• Septembre - mars [collectés]

    28 septembre 2019

    Je n'avais pas vraiment le choix, de retourner en cours. Deux semaines et je replonge. Plonger n'est pas le bon verbe, dans plonger il y a un acte volontaire, alors que moi, ça vient d'où ? Je m'enfonce à nouveau. J'aime me dire que ce n'est qu'une phase et que ça va passer, comme d'habitude. Mais les phases s'allongent, le vide s'intensifie (enfin, comment peut-il s'intensifier alors qu'il n'y a plus rien à intensifier - plus de volonté, plus de mémoire, rien que du blanc, du flou, partout).

    Un soir je prends conscience d'un dixième anniversaire et ça cristallise tout, le lendemain je vais au théâtre et je ne reste pas à la soirée, je rentre avant dix heures parce que je ne me sens pas en sécurité, toute seule, dans ma ville, dans mon quartier. Pendant une semaine j'ai du mal à respirer, chez moi, dehors, à la fac, et j'hésite : allergie, asthme, angoisse ? Sans réponse.
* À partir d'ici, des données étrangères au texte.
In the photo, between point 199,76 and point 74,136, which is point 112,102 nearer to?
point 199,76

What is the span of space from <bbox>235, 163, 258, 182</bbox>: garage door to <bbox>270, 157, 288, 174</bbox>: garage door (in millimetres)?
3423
Et dans la ville je marche à nouveau trop vite parce que ça tourne tellement à l'intérieur que c'est douloureux.

    Autour de moi je vois des gens convaincus par ce qu'ils font et sûrs de la direction qu'ils veulent prendre et j'ai besoin de ça, de voir que si moi je chavire il y a des gens qui tiennent le cap. Heureusement il y a la constance de L., l'extrême gentillesse de A., et la confiance de H.

    22 octobre 2019

    Et tout s'enchaine et je ne dors pas beaucoup, la vaisselle s'empile, la lessive ne sèche plus, il pleut à verse depuis lundi et j'arrive en cours trempée. Je suis mouillée, j'ai froid, les pieds glacés, je suis devant ma feuille, mon stylo dans la main, et je voudrais partir. C'est le premier contrôle sur table depuis décembre 2018 et ça me met face à moi-même. Moi-même, face à la feuille de questions, moi-même, face à ma tête vide. Rien - ne - sort. J'ai beau fermer les yeux, visualiser, me concentrer, rien. Je ne pense à rien. Alors bien sûr, il faut relativiser, j'ai recraché les morceaux du cours dont je me souvenais, quasiment mot par mot, j'ai encore une mémoire, hein, je me souviens de quelques trucs. C'est juste, je n'arrive plus à réfléchir, je n'arrive plus à me concentrer, plus à broder même pour grappiller quelques points et pallier le vide. Je suis, face au vide.

    C'est rigolo parce que le théâtre c'est encore le dernier endroit où je me sens bien. L'excitation en passant sur la scène avec le décor déjà installé parce que, dixit ma prof, c'est plus court par là, la fascination pendant les quelques minutes de la répétition, l'apaisement dans les fauteuils (bleus), ma réflexion pendant le spectacle, et les mots qui s'écrivent tout seuls dans ma tête quand je marche dans la nuit pour rentrer. J'ai quand même beaucoup de chance d'être ici. 

    Beaucoup de chance mais je rêve de rentrer chez mes parents, de me coller au radiateur du couloir, de mettre mon réveil pour travailler le matin et aider à l'atelier l'après-midi, de sentir des vraies odeurs de cuisine, peut-être même qu'il y aura déjà des biscuits de Noël, je veux du réconfort voilà tout, je ne me supporte pas ici toute seule. Je ne supporte plus mes peurs, ma paranoïa qui revient, mes stratégies d'évitement, je n'en peux plus de tout faire pour que ce soit faisable, de tout faire pour y arriver malgré tout.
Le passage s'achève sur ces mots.